Christian Bégin (born March 16, 1963, in Montreal, Quebec) is a Canadian actor, who won the Prix Iris for Best Actor at the 20th Quebec Cinema Awards in 2018 for his performance in Infiltration (Le problème d'infiltration).

His film roles have included Nelligan, Side Orders (Foie de canard et cœur de femme), The Pig's Law (La loi du cochon), The Collector (Le Collectionneur), My Daughter, My Angel (Ma fille, mon ange) Surviving My Mother (Comment survivre à sa mère), 9 (9, le film), The Canadiens, Forever (Pour toujours, les Canadiens!) and Nina Roza, and the television series Trauma.

== Biography ==
Christian Bégin was born on in Saint-Léonard, now a borough of Montreal. In high school, he was a boarder at Collège de Laval, where he resided on weekdays during the school year. During this period, he joined a pastoral group and lived with a community of 13 Catholic brothers. He now identifies as an atheist.

In 2004, he sparked controversy by publicly criticizing the attitude of certain producers and directors who allegedly chose actors for films based on their potential to "draw a crowd" (box-office appeal) rather than their talent.

On March 22, 2006, along with Sylvie Léonard, he signed an open letter published in La Presse denouncing the influence of audience ratings on the editorial choices of Quebec television networks. He also hosts the interview show Y a du monde à messe on Télé-Québec. He has been in a relationship with actress Marie-Ève Perron since 2021. The couple married in 2023.

In 2019, he starred as a transgender prostitute in the comedy-drama series Can You Hear Me? (M'entends tu?), and appeared in the film Mon ami Walid.

=== Cuisine and local products ===
Since 2007, he has hosted the television show Curieux Bégin, a culinary program on Télé-Québec. The show highlights Quebec gastronomy, local products, and regional artisans (terroir). Through encounters with chefs, producers, and food enthusiasts, he explores the culinary riches of Quebec.

In 2017, Christian Bégin launched a line of frozen ready-made meals called Les Curieux Produits (The Curious Products), sold in IGA grocery stores in Quebec. Six dishes were available: chicken meatballs, meat pie (pâté à la viande), tourtière from the Lac-Saint-Jean region, meatball stew (ragoût de boulettes), meatloaf, and pork polpettes. These dishes, made with local meats and vegetables, did not achieve the expected success and were withdrawn from the market in 2019. A series of wines, Curieux Vino, was also offered at the SAQ. In association with Richard O'Neill, a range of coffee, Curieux Café, was launched in 2018. The coffee beans are soaked in seawater from the Magdalen Islands and sun-dried before roasting. All these products were offered through La Curieuse Compagnie, a company owned by Christian and Katherine Daoust.

His commitment to local agriculture is also shown through his participation in projects promoting Quebec products.
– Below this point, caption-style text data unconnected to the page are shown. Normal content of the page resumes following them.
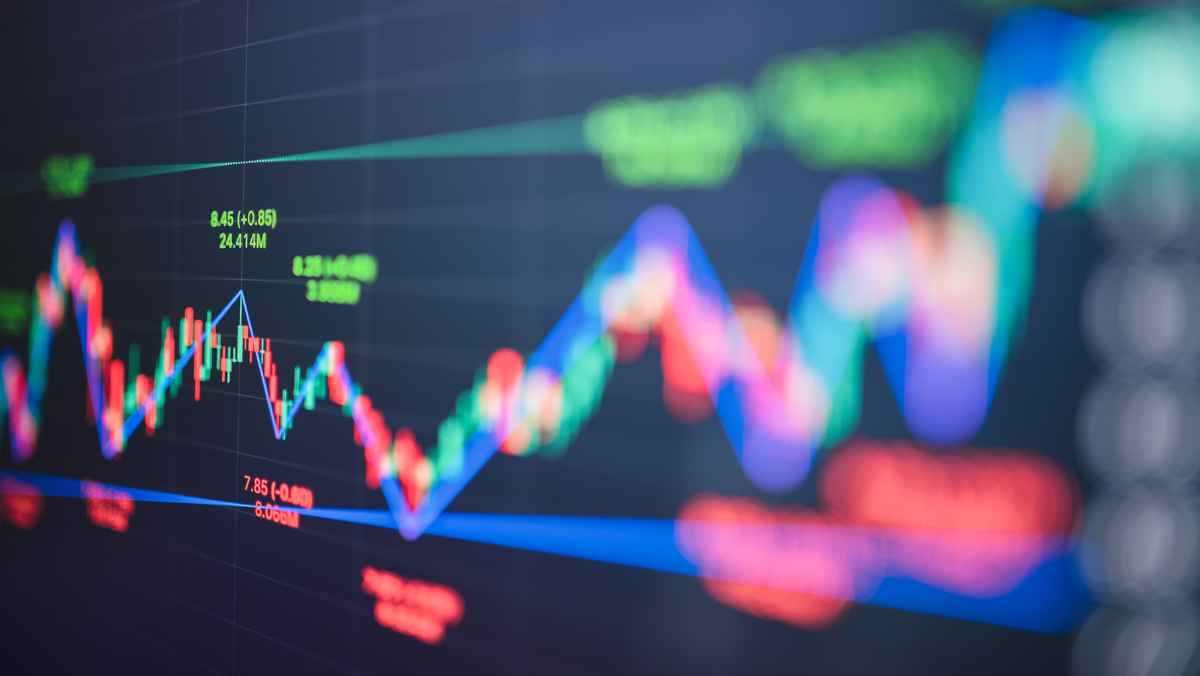 CFD forex vs spot trading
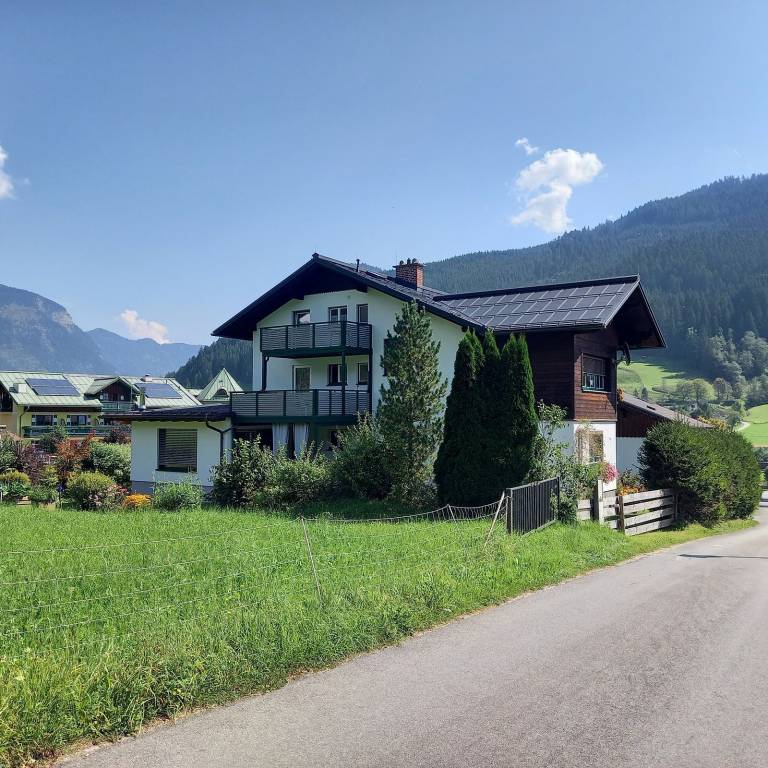 Ferienhaus Gosau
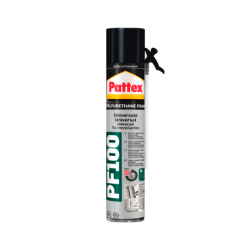 PATTEX Manual Foam PF100 Pro 750 ml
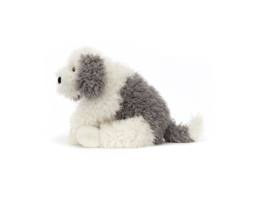 Floofie Sheepdog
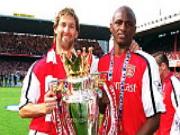 Vấn đề của Arsenal: Thủ lĩnh tinh thần, anh ở đâu?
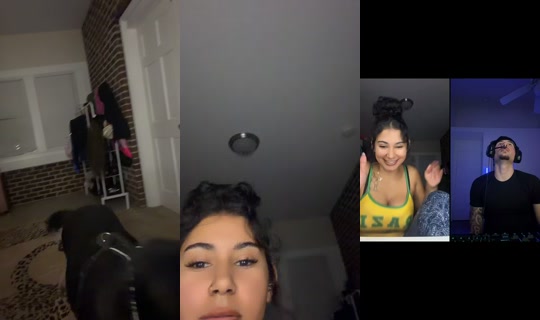 thatgirltayyyy_ TikTok Live — Oct 9, 2026, 12:08 AM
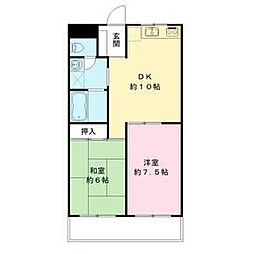 サニーハイム東出口 112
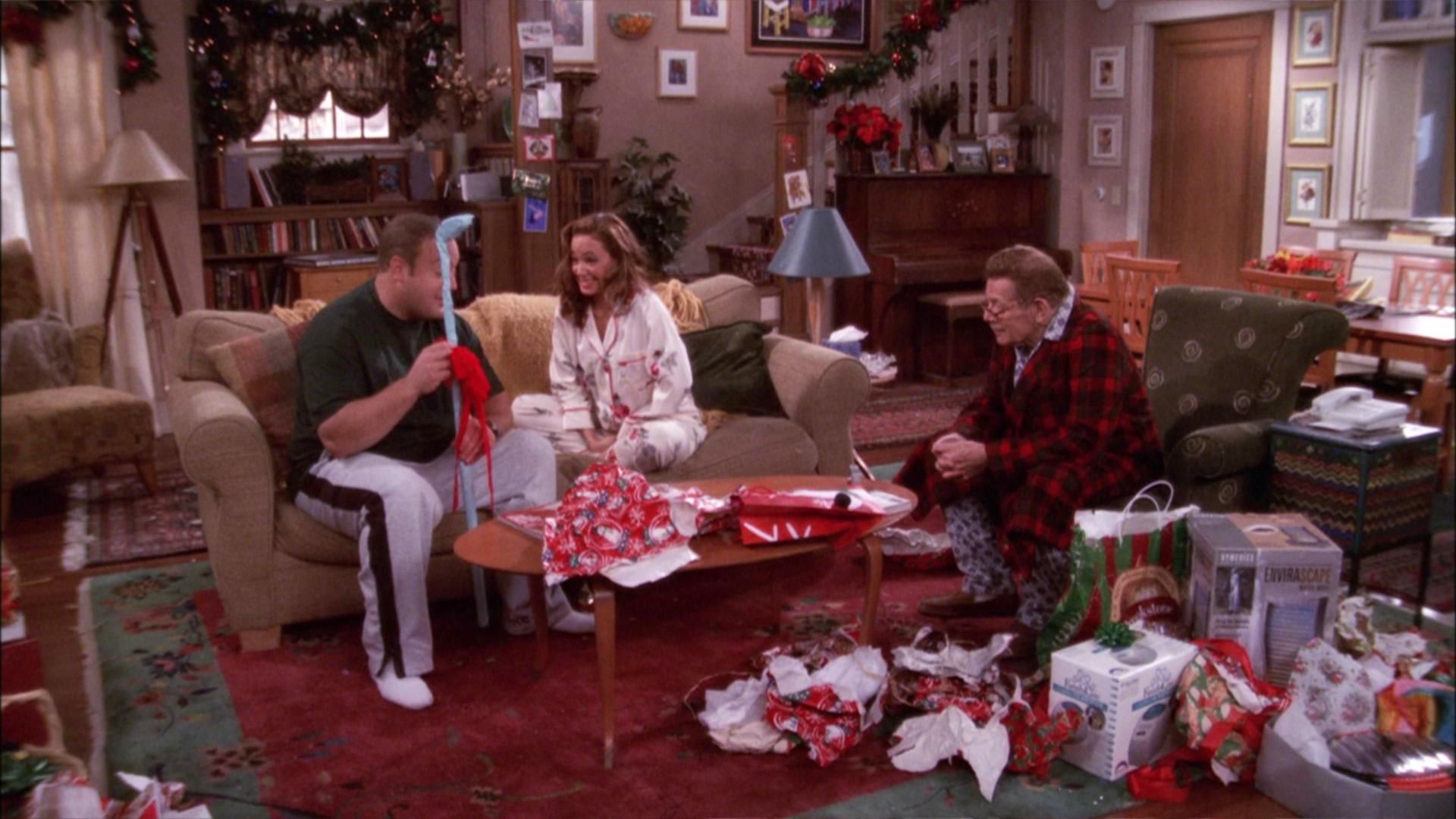 King of Queens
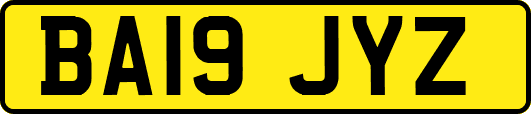 BA19JYZ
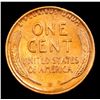 Image 3 : 1916-p Lincoln Cent 1c Grades Select+ Unc RD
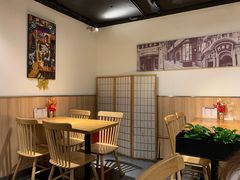 -姚面记·海派家常菜(恒基名人购物中心店)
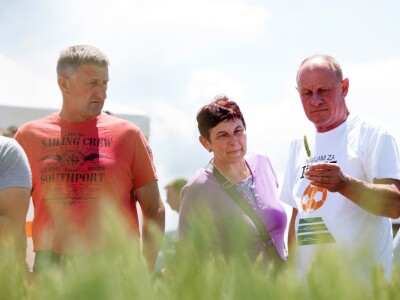 Centralni Dani polja KWS-a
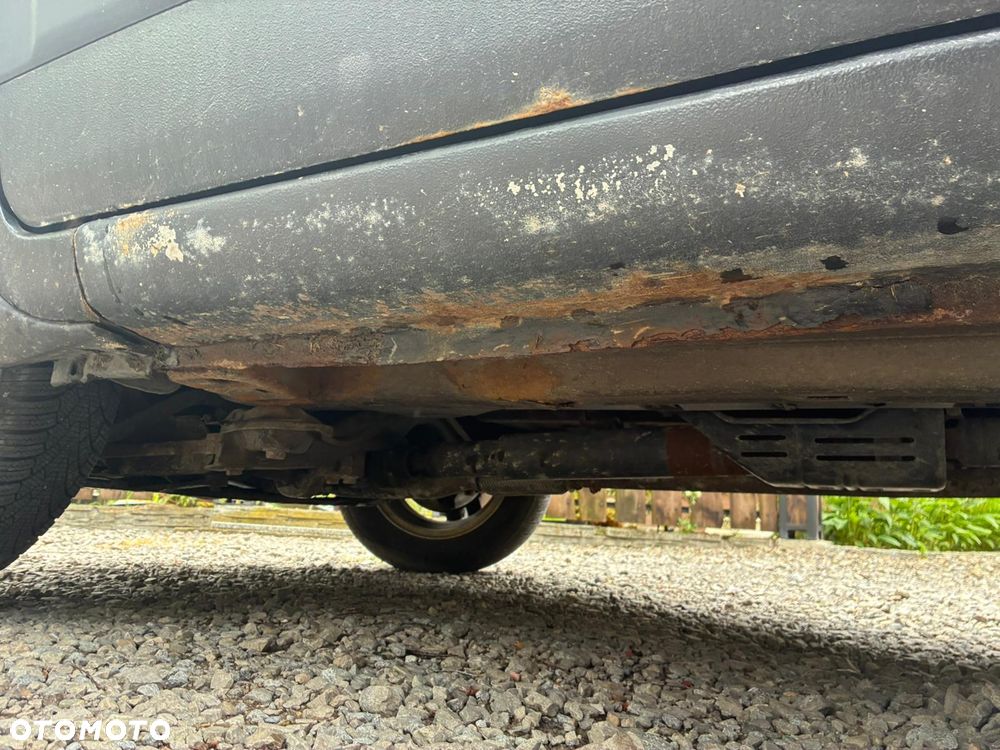 Fiat Panda 1.3 Multijet 4x4 - 10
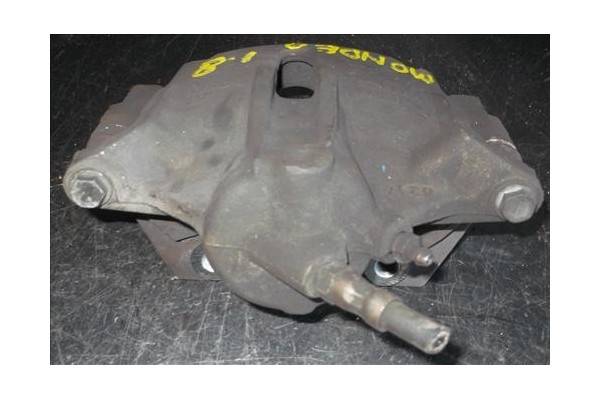 Recambio de pinza freno delantero derecha para ford mondeo iii (b5y) 1.8 16v referencia OEM IAM  Y01129 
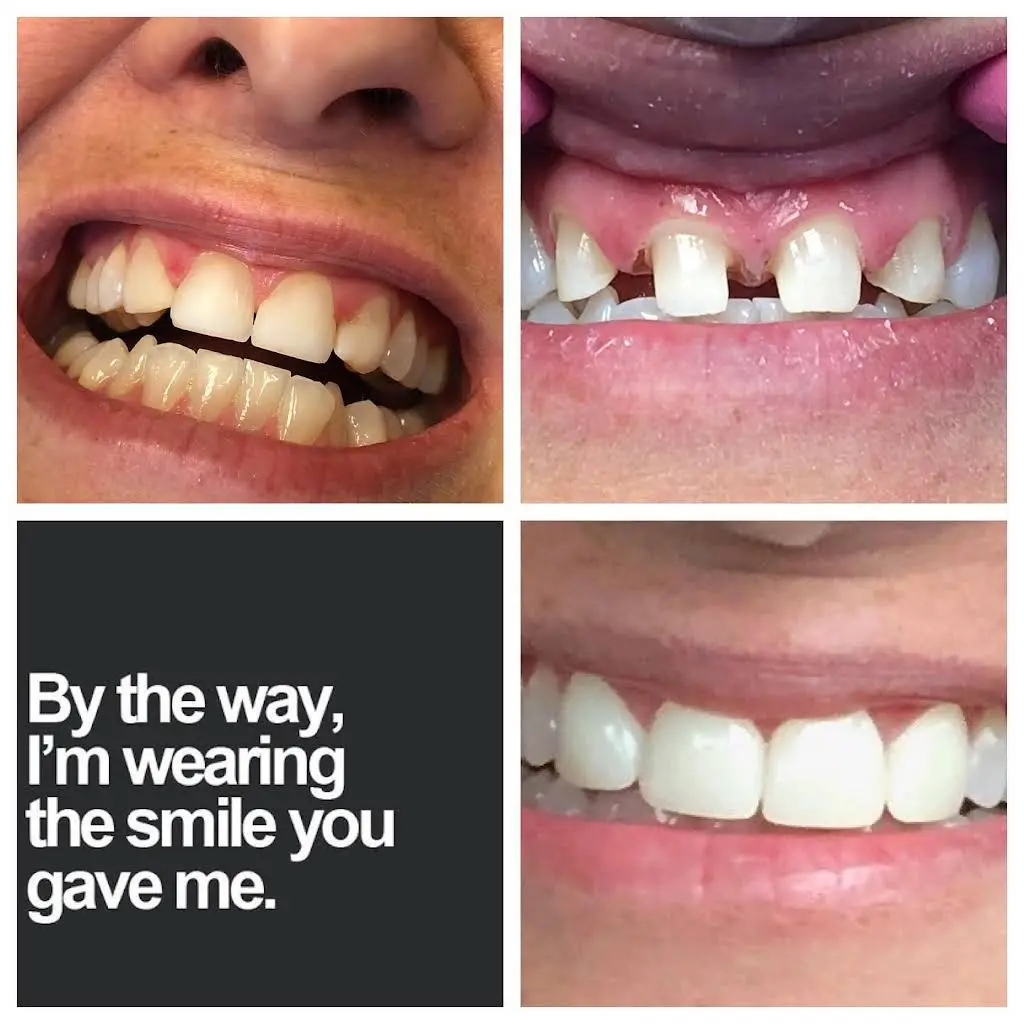 Hoke Family Dentistry, PLLC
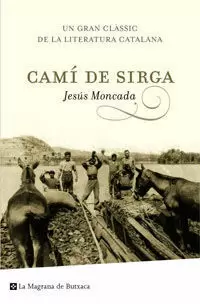 CAMÍ DE SIRGA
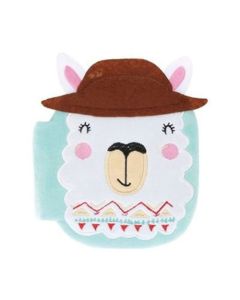 Pyrus Alpaca Peluş Defteri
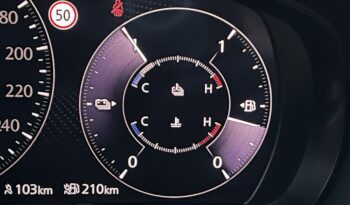 MAZDA CX-60 2.5 e-Skyactiv PHEV Takumi AWD (Automata) Magyarországi! Sérülésmentes! Gyári garancia!!! full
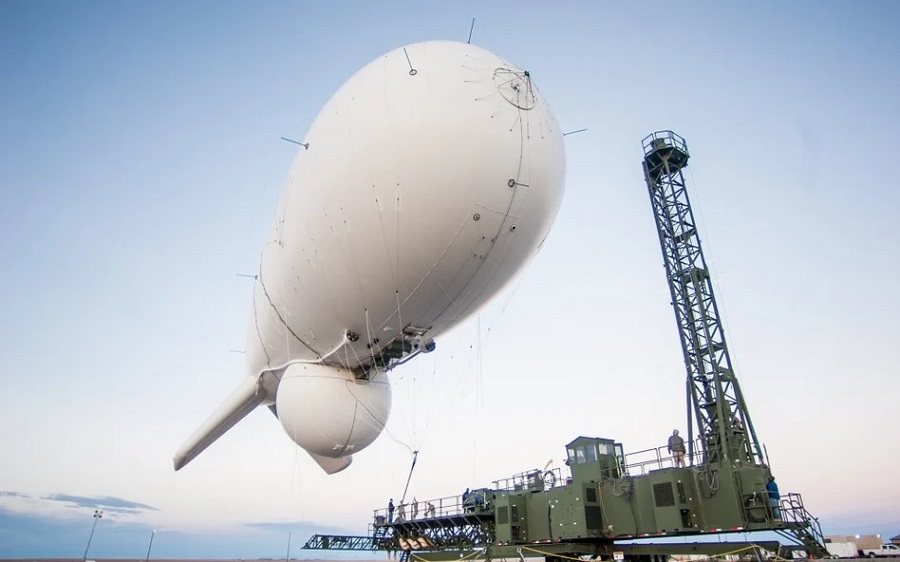 The U.S. Department of State has approved a possible Foreign Military Sale of airspace and surface radar reconnaissance aerostat systems and related elements of logistics and program support to Poland.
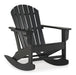 Sundown Treasure Outdoor Rocking Chair - MR ZEE FURNITURE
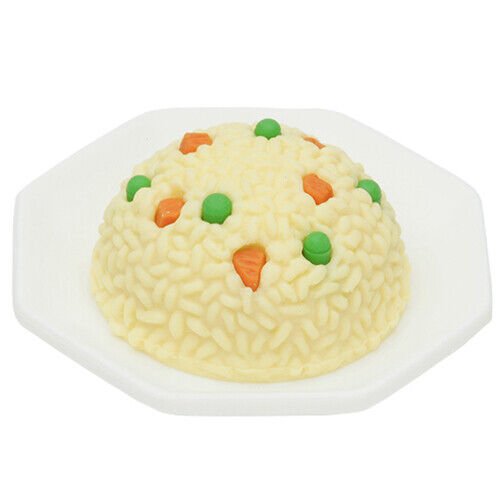 Iwako Japanese Puzzle Eraser - Chinese Food Dim Sum - PartyErasers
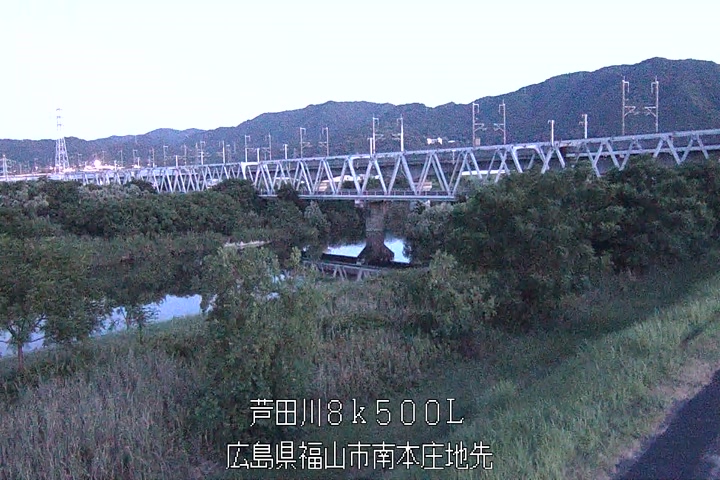 08月11日05時00分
He participated in the Mange ton Saint-Laurent (Eat your St. Lawrence) campaign, a project launched in 2020 during the COVID-19 pandemic, aimed at encouraging the consumption of local marine resources and raising public awareness about the importance of food self-sufficiency.

In 2021, he became co-owner, with chef Marie-Fleur St-Pierre, of the delicatessen Le Jardin du Bedeau in Kamouraska. This village grocery store regularly collaborates with producers from the region and from across Quebec.